Texto de lectura —
Su obra "Ensayos", escrita a lo largo de 20 años, es su gran contribución a la filosofía. Su interés se centraba en los temas tradicionales de la filosofía: la naturaleza del ser, el mundo, Dios y los niveles de conocimiento. Locke fue también el precursor del pensamiento iluminista en cuestiones políticas.

De investigador a secretario de un noble en el gobierno inglés, se convirtió en escritor de economía, activista político y revolucionario cuyas ideas llevaron a la victoria de la Revolución Gloriosa en 1688, contra el absolutismo. También fue diputado en el Parlamento y defendió que solo aquellos que contaran con el apoyo de la mayoría de los parlamentarios deberían tener el derecho de ser ministros (como hasta hoy funciona el sistema británico).

En su obra, afirmó que la organización de las leyes y del Estado debe hacerse con el objetivo de garantizar el respeto a los derechos naturales. La garantía de los derechos naturales del pueblo - la protección de la vida, la libertad y la propiedad de todos - es definida por él como la única razón de ser de un gobierno. Si el gobernante no respeta estos derechos, los gobernados pueden derrocarlo y reemplazarlo por otro más competente.

Locke ejerció una gran influencia sobre todos los pensadores de su tiempo y fue una de las principales referencias teóricas para los líderes de las revoluciones que, a partir del final del siglo XVIII, transformaron la sociedad occidental.

SEGUNDO TRATADO SOBRE EL GOBIERNO CIVIL. UN ENSAYO ACERCA DEL VERDADERO ORIGEN, ALCANCE Y FIN DEL GOBIERNO CIVIL

PREFACIO DE LOCKE A LA PRIMERA EDICIÓN DE LOS DOS TRATADOS SOBRE EL GOBIERNO CIVIL (1690)

Lector:

Tienes en tus manos el comienzo y el fin de un discurso acerca del Gobierno. No merece la pena que te diga por qué el destino dispuso de otra manera de los papeles que deberían haber llenado la parte intermedia y que eran más que todo el resto. Estos otros papeles que quedan espero que sean suficientes para establecer el trono de nuestro Gran Restaurador, Nuestro actual Rey Guillermo, para validar su título, el cual siendo el más legítimo de todos, él posee con mayor plenitud y claridad que ningún otro Príncipe de la Cristiandad, y para Justificar ante el mundo al pueblo de Inglaterra, cuyo amor a sus justos y naturales derechos, Junto con su resolución de preservarlos, salvaron a la Nación cuando ésta se hallaba al borde de la esclavitud y de la ruina. Si estos papeles contienen la prueba que creo que es posible encontrar en ellos, no echaremos en gran falta los otros que se han perdido, y mi lector quedará satisfecho aun sin tenerlos. Pues creo que no dispongo ni del tiempo ni de las ganas de repetir mi esfuerzo y llenar de nuevo la parte que falta de mi respuesta a Sir Robert [Filmer], siguiéndolo otra vez por todos esos recovecos y oscuridades con las que nos encontramos en varias ramas de su asombroso sistema.

Consigna — Transcribe sin cambios el fragmento del texto sobre Locke que abre con las palabras "En su obra, afirmó" y cierra con "GOBIERNO CIVIL (1690)".

Material de partida —
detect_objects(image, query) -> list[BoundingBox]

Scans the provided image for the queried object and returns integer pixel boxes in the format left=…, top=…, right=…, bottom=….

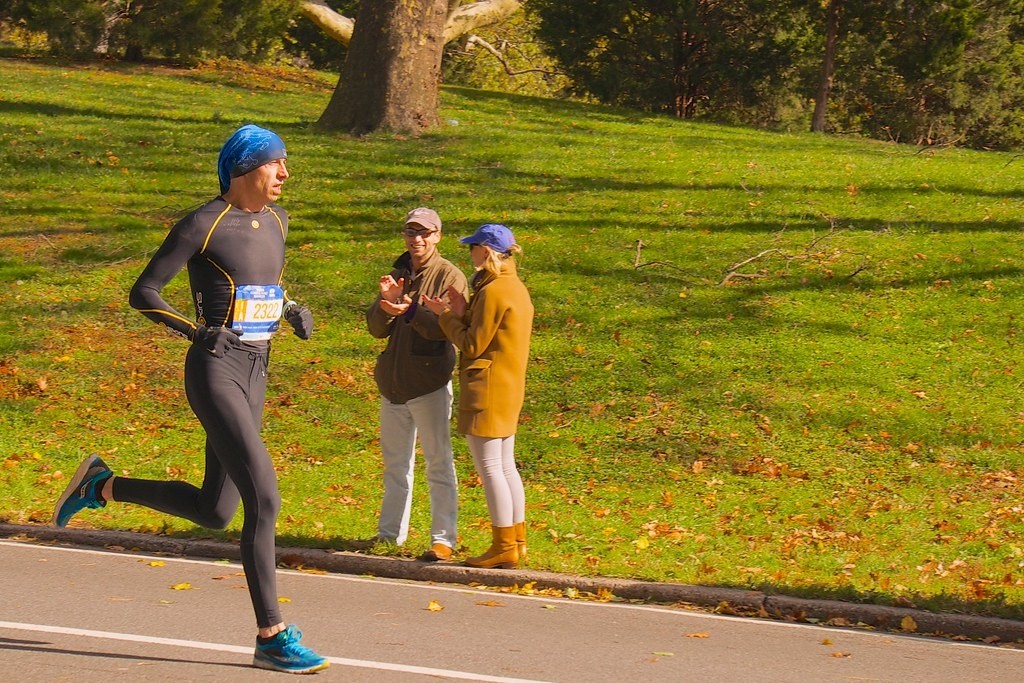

Resultado —
En su obra, afirmó que la organización de las leyes y del Estado debe hacerse con el objetivo de garantizar el respeto a los derechos naturales. La garantía de los derechos naturales del pueblo - la protección de la vida, la libertad y la propiedad de todos - es definida por él como la única razón de ser de un gobierno. Si el gobernante no respeta estos derechos, los gobernados pueden derrocarlo y reemplazarlo por otro más competente.

Locke ejerció una gran influencia sobre todos los pensadores de su tiempo y fue una de las principales referencias teóricas para los líderes de las revoluciones que, a partir del final del siglo XVIII, transformaron la sociedad occidental.

SEGUNDO TRATADO SOBRE EL GOBIERNO CIVIL. UN ENSAYO ACERCA DEL VERDADERO ORIGEN, ALCANCE Y FIN DEL GOBIERNO CIVIL

PREFACIO DE LOCKE A LA PRIMERA EDICIÓN DE LOS DOS TRATADOS SOBRE EL GOBIERNO CIVIL (1690)